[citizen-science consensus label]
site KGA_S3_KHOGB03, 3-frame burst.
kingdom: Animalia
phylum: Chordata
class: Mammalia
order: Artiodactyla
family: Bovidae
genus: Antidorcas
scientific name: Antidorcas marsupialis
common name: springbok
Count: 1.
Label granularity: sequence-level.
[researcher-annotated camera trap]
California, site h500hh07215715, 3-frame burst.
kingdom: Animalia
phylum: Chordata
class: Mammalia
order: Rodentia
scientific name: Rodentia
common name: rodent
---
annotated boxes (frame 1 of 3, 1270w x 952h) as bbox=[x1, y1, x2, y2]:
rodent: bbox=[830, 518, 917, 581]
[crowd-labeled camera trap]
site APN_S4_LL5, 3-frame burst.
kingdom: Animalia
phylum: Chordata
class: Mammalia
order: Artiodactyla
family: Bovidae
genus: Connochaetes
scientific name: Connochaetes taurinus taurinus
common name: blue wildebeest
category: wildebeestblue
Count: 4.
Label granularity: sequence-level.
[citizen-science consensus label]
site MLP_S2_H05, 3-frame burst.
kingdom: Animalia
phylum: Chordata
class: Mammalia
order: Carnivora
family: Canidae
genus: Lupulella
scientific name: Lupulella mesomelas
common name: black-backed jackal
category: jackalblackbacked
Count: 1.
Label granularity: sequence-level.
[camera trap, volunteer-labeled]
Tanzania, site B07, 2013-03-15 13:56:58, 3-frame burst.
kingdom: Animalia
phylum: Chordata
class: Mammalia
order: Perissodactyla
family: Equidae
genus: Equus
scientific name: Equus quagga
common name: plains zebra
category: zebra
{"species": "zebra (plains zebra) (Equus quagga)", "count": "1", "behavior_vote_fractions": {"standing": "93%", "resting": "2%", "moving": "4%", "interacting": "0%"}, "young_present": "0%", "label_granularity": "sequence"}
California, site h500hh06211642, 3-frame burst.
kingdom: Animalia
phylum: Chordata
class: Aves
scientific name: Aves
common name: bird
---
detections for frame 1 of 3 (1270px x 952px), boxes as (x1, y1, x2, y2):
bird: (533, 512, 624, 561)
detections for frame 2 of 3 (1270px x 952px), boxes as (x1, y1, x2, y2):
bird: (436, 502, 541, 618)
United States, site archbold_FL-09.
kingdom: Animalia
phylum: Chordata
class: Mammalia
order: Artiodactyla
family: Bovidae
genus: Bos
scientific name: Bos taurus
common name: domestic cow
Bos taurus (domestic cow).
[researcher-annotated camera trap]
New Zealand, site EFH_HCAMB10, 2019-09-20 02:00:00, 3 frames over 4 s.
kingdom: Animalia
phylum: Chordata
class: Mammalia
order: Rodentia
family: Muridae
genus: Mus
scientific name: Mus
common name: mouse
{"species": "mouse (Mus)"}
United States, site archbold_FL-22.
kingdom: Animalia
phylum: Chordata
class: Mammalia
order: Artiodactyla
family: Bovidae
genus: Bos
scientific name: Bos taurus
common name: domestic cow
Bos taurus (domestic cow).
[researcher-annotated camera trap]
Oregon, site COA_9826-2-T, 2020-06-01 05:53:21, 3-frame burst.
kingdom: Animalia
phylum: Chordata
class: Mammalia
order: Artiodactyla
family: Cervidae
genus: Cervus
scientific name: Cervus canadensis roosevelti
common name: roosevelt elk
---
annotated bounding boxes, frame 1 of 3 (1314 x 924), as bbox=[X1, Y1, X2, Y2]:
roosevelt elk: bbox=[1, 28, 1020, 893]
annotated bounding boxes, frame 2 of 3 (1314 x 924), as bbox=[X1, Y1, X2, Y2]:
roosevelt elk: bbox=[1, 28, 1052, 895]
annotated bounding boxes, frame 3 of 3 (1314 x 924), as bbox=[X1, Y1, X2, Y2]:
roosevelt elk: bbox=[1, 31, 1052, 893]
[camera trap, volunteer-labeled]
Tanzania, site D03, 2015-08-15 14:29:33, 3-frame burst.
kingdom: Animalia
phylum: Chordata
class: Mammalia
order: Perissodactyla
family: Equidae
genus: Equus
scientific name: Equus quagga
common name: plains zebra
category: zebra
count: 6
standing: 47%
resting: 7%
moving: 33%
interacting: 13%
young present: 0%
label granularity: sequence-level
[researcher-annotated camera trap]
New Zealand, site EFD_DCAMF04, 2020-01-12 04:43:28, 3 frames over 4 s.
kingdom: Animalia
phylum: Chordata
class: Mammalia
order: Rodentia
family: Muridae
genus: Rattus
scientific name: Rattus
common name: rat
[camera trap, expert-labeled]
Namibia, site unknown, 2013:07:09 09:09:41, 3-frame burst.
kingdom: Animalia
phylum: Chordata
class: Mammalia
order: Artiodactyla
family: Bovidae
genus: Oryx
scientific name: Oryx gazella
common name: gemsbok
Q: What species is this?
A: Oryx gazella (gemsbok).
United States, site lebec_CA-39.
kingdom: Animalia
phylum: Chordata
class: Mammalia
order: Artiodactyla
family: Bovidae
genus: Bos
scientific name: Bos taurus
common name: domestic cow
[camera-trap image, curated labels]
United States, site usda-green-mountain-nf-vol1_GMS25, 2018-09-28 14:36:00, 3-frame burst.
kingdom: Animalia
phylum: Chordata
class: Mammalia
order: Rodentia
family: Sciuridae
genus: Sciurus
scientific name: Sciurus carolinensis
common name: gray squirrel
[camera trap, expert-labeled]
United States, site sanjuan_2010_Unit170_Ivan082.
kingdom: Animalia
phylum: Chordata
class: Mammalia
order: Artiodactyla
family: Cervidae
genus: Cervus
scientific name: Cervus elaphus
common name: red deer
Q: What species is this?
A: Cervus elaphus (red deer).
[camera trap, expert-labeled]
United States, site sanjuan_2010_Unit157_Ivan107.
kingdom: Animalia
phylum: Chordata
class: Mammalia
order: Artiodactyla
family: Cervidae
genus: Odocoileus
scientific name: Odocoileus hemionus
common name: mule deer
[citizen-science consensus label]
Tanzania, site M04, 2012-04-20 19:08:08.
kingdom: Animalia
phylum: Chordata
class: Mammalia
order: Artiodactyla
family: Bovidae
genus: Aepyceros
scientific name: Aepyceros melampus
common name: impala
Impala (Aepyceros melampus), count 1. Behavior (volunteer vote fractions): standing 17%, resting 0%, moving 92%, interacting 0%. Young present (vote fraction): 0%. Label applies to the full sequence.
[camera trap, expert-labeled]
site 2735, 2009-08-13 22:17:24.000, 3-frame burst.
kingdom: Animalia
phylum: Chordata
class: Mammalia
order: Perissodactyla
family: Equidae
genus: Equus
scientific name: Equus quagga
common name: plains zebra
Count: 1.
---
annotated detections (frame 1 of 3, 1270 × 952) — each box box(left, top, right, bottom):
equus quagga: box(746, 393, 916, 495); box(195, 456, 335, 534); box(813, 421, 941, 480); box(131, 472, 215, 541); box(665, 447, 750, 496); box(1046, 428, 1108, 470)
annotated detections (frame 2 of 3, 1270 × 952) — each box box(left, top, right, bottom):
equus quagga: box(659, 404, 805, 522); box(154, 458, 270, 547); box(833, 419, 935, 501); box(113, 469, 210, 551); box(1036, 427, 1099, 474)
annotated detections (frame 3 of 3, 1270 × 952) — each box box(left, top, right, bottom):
------------------------------------
• [ACTIVITY] Exactly as written, reproduce the whole listing.

• [REPLY TO THE TASK]
[citizen-science consensus label]
site KGA_S3_KHOGB03, 3-frame burst.
kingdom: Animalia
phylum: Chordata
class: Mammalia
order: Artiodactyla
family: Bovidae
genus: Antidorcas
scientific name: Antidorcas marsupialis
common name: springbok
Count: 1.
Label granularity: sequence-level.
[researcher-annotated camera trap]
California, site h500hh07215715, 3-frame burst.
kingdom: Animalia
phylum: Chordata
class: Mammalia
order: Rodentia
scientific name: Rodentia
common name: rodent
---
annotated boxes (frame 1 of 3, 1270w x 952h) as bbox=[x1, y1, x2, y2]:
rodent: bbox=[830, 518, 917, 581]
[crowd-labeled camera trap]
site APN_S4_LL5, 3-frame burst.
kingdom: Animalia
phylum: Chordata
class: Mammalia
order: Artiodactyla
family: Bovidae
genus: Connochaetes
scientific name: Connochaetes taurinus taurinus
common name: blue wildebeest
category: wildebeestblue
Count: 4.
Label granularity: sequence-level.
[citizen-science consensus label]
site MLP_S2_H05, 3-frame burst.
kingdom: Animalia
phylum: Chordata
class: Mammalia
order: Carnivora
family: Canidae
genus: Lupulella
scientific name: Lupulella mesomelas
common name: black-backed jackal
category: jackalblackbacked
Count: 1.
Label granularity: sequence-level.
[camera trap, volunteer-labeled]
Tanzania, site B07, 2013-03-15 13:56:58, 3-frame burst.
kingdom: Animalia
phylum: Chordata
class: Mammalia
order: Perissodactyla
family: Equidae
genus: Equus
scientific name: Equus quagga
common name: plains zebra
category: zebra
{"species": "zebra (plains zebra) (Equus quagga)", "count": "1", "behavior_vote_fractions": {"standing": "93%", "resting": "2%", "moving": "4%", "interacting": "0%"}, "young_present": "0%", "label_granularity": "sequence"}
California, site h500hh06211642, 3-frame burst.
kingdom: Animalia
phylum: Chordata
class: Aves
scientific name: Aves
common name: bird
---
detections for frame 1 of 3 (1270px x 952px), boxes as (x1, y1, x2, y2):
bird: (533, 512, 624, 561)
detections for frame 2 of 3 (1270px x 952px), boxes as (x1, y1, x2, y2):
bird: (436, 502, 541, 618)
United States, site archbold_FL-09.
kingdom: Animalia
phylum: Chordata
class: Mammalia
order: Artiodactyla
family: Bovidae
genus: Bos
scientific name: Bos taurus
common name: domestic cow
Bos taurus (domestic cow).
[researcher-annotated camera trap]
New Zealand, site EFH_HCAMB10, 2019-09-20 02:00:00, 3 frames over 4 s.
kingdom: Animalia
phylum: Chordata
class: Mammalia
order: Rodentia
family: Muridae
genus: Mus
scientific name: Mus
common name: mouse
{"species": "mouse (Mus)"}
United States, site archbold_FL-22.
kingdom: Animalia
phylum: Chordata
class: Mammalia
order: Artiodactyla
family: Bovidae
genus: Bos
scientific name: Bos taurus
common name: domestic cow
Bos taurus (domestic cow).
[researcher-annotated camera trap]
Oregon, site COA_9826-2-T, 2020-06-01 05:53:21, 3-frame burst.
kingdom: Animalia
phylum: Chordata
class: Mammalia
order: Artiodactyla
family: Cervidae
genus: Cervus
scientific name: Cervus canadensis roosevelti
common name: roosevelt elk
---
annotated bounding boxes, frame 1 of 3 (1314 x 924), as bbox=[X1, Y1, X2, Y2]:
roosevelt elk: bbox=[1, 28, 1020, 893]
annotated bounding boxes, frame 2 of 3 (1314 x 924), as bbox=[X1, Y1, X2, Y2]:
roosevelt elk: bbox=[1, 28, 1052, 895]
annotated bounding boxes, frame 3 of 3 (1314 x 924), as bbox=[X1, Y1, X2, Y2]:
roosevelt elk: bbox=[1, 31, 1052, 893]
[camera trap, volunteer-labeled]
Tanzania, site D03, 2015-08-15 14:29:33, 3-frame burst.
kingdom: Animalia
phylum: Chordata
class: Mammalia
order: Perissodactyla
family: Equidae
genus: Equus
scientific name: Equus quagga
common name: plains zebra
category: zebra
count: 6
standing: 47%
resting: 7%
moving: 33%
interacting: 13%
young present: 0%
label granularity: sequence-level
[researcher-annotated camera trap]
New Zealand, site EFD_DCAMF04, 2020-01-12 04:43:28, 3 frames over 4 s.
kingdom: Animalia
phylum: Chordata
class: Mammalia
order: Rodentia
family: Muridae
genus: Rattus
scientific name: Rattus
common name: rat
[camera trap, expert-labeled]
Namibia, site unknown, 2013:07:09 09:09:41, 3-frame burst.
kingdom: Animalia
phylum: Chordata
class: Mammalia
order: Artiodactyla
family: Bovidae
genus: Oryx
scientific name: Oryx gazella
common name: gemsbok
Q: What species is this?
A: Oryx gazella (gemsbok).
United States, site lebec_CA-39.
kingdom: Animalia
phylum: Chordata
class: Mammalia
order: Artiodactyla
family: Bovidae
genus: Bos
scientific name: Bos taurus
common name: domestic cow
[camera-trap image, curated labels]
United States, site usda-green-mountain-nf-vol1_GMS25, 2018-09-28 14:36:00, 3-frame burst.
kingdom: Animalia
phylum: Chordata
class: Mammalia
order: Rodentia
family: Sciuridae
genus: Sciurus
scientific name: Sciurus carolinensis
common name: gray squirrel
[camera trap, expert-labeled]
United States, site sanjuan_2010_Unit170_Ivan082.
kingdom: Animalia
phylum: Chordata
class: Mammalia
order: Artiodactyla
family: Cervidae
genus: Cervus
scientific name: Cervus elaphus
common name: red deer
Q: What species is this?
A: Cervus elaphus (red deer).
[camera trap, expert-labeled]
United States, site sanjuan_2010_Unit157_Ivan107.
kingdom: Animalia
phylum: Chordata
class: Mammalia
order: Artiodactyla
family: Cervidae
genus: Odocoileus
scientific name: Odocoileus hemionus
common name: mule deer
[citizen-science consensus label]
Tanzania, site M04, 2012-04-20 19:08:08.
kingdom: Animalia
phylum: Chordata
class: Mammalia
order: Artiodactyla
family: Bovidae
genus: Aepyceros
scientific name: Aepyceros melampus
common name: impala
Impala (Aepyceros melampus), count 1. Behavior (volunteer vote fractions): standing 17%, resting 0%, moving 92%, interacting 0%. Young present (vote fraction): 0%. Label applies to the full sequence.
[camera trap, expert-labeled]
site 2735, 2009-08-13 22:17:24.000, 3-frame burst.
kingdom: Animalia
phylum: Chordata
class: Mammalia
order: Perissodactyla
family: Equidae
genus: Equus
scientific name: Equus quagga
common name: plains zebra
Count: 1.
---
annotated detections (frame 1 of 3, 1270 × 952) — each box box(left, top, right, bottom):
equus quagga: box(746, 393, 916, 495); box(195, 456, 335, 534); box(813, 421, 941, 480); box(131, 472, 215, 541); box(665, 447, 750, 496); box(1046, 428, 1108, 470)
annotated detections (frame 2 of 3, 1270 × 952) — each box box(left, top, right, bottom):
equus quagga: box(659, 404, 805, 522); box(154, 458, 270, 547); box(833, 419, 935, 501); box(113, 469, 210, 551); box(1036, 427, 1099, 474)
annotated detections (frame 3 of 3, 1270 × 952) — each box box(left, top, right, bottom):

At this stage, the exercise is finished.